- ARTICLE:
<<<<

# And Away We Go!



## DragonFish (Mar 31, 2009)

Haha, thats right! After talking about it for, like, EVER I *finally* got _everything_ together and started conditioning today(11/5/09)! I've got a bare bottom 10 gallon filed a little less the half way with a corner filter, couple fake plants, and a clay pot. I'm so excited! :-D I've raised livebearer fry before and it was always a treat to see them grow and mature, but because I'll be playing a bigger roll in the lives of these fry, it'll be even more wonderful and exciting! I can't wait!

I'm starting with VTs for this spawn, something simple.  I'll be breeding Kid Flash(Wally):









and Jinx:









Also, as a backup female, I'm conditioning Midori:









I plan to introduce them in two weeks time(11/19/09)


----------



## Vikki81207 (May 27, 2009)

Great!!!


----------



## Elaina (Oct 30, 2009)

Good luck, I hope everything works out well! You should breed Gabriel too, that way I could see what the results would look like if I bred my guy Frosty! :lol:


----------



## DragonFish (Mar 31, 2009)

Haha, If I could somehow find a female for Gabriel, I so would :lol:


----------



## dramaqueen (Jul 7, 2008)

YAY!! Another breeder! Good luck!!


----------



## ChristinaRoss (Sep 4, 2009)

how fun! good luck!


----------



## Kim (Apr 30, 2008)

Yay, another breeder! It's really catching on here. Good luck and have fun with it!


----------



## doggyhog (Apr 30, 2009)

Yippeeee!!!!! I just love love love love love Wally.......


----------



## DragonFish (Mar 31, 2009)

Haha, thanks you guys! :-D


----------



## k stiles (Aug 29, 2009)

wally looks more like a delta tail, 'cause of his looooong and excelent tail, I'm sure you will have great fry!


----------



## DragonFish (Mar 31, 2009)

Haha, thanks!  Yeah, Jinx also has some pretty long fins for a female, I'm hoping that at least most of the fry will end up with nice big, long finnage


----------



## AlexXx (Aug 23, 2009)

wow your male has fantastic finnage! i cant wait to see the offspring! Either female i think would come out great! i would use the 2nd one though!


----------



## DragonFish (Mar 31, 2009)

....Well...bad news guys. I'd had Jinx floating in a large breeder box in the Sorority because I was afraid of her getting cold and last night apparently I forgot to put the lid on the breeder box....and I found her all dried up on the carpet this morning.  I'm very upset, Jinx was one of my favorite females.....

>>>>

- DATA SHOWN:
<<<<

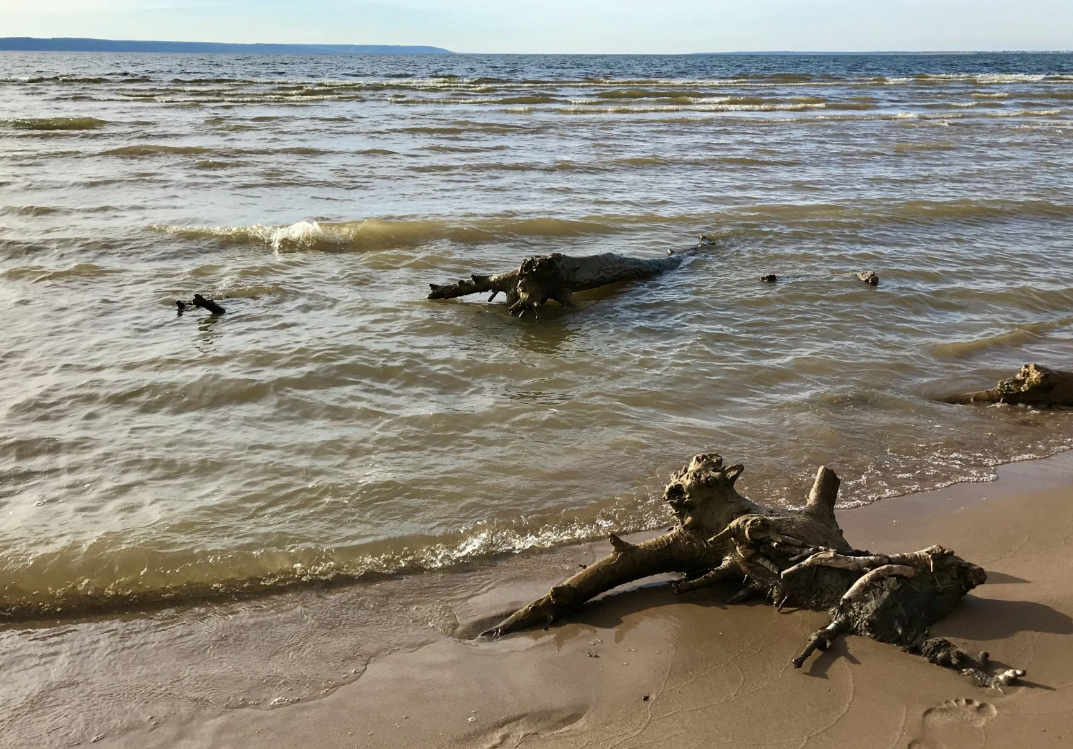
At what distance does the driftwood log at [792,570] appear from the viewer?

>>>>

- REQUIREMENT A: In the betta breeding thread, how would you say "Good luck and have fun with it!" in French?
- REQUIREMENT B: Can you extend the betta breeding thread, picking up right after its final post?

- WRITTEN REPLY A: Bonne chance et amuse-toi bien !

- WRITTEN REPLY B:
I'm not sure if I want to try breeding Wally and Midori or not, I'm taking this as a bad sign....my past two attempts at breeding has ended with the female randomly dying during conditioning....I might not make another attempt and just divide the 10 for another male or two.....


----------



## dramaqueen (Jul 7, 2008)

Oh, no!!! I'm so sorry about Jinx! RIP.


----------



## BettaxFishxCrazy (Sep 5, 2009)

I'm so sorry about Jinx


----------



## DragonFish (Mar 31, 2009)

Thanks guys :'(


----------



## Kim (Apr 30, 2008)

RIP Jynx  I'm so sorry to hear that :'(


----------



## AlexXx (Aug 23, 2009)

ohh no


----------



## DragonFish (Mar 31, 2009)

Thanks Kim :-(

I think I've decided to not give up completely....but postpone breeding until next spring/summer when I'm out of school, can ship without worrying about them freezing to death, ext. Sorry, guys, seems I made this board for nothing :/


----------



## k stiles (Aug 29, 2009)

actually I would breed now or later (feb.) beause of the fact thatyou can't really ship them until their about adults, thats why I'm going to breed Luna and Cobalt soon


----------



## k stiles (Aug 29, 2009)

I mean like end of nov. to begining of dec.


----------



## doggyhog (Apr 30, 2009)

Aw no!!! I'm SO sorry... ((( Don't give up completely though!


----------



## AlexXx (Aug 23, 2009)

I agree with stiles, you have to wait a good 4 months to ship!


----------



## k stiles (Aug 29, 2009)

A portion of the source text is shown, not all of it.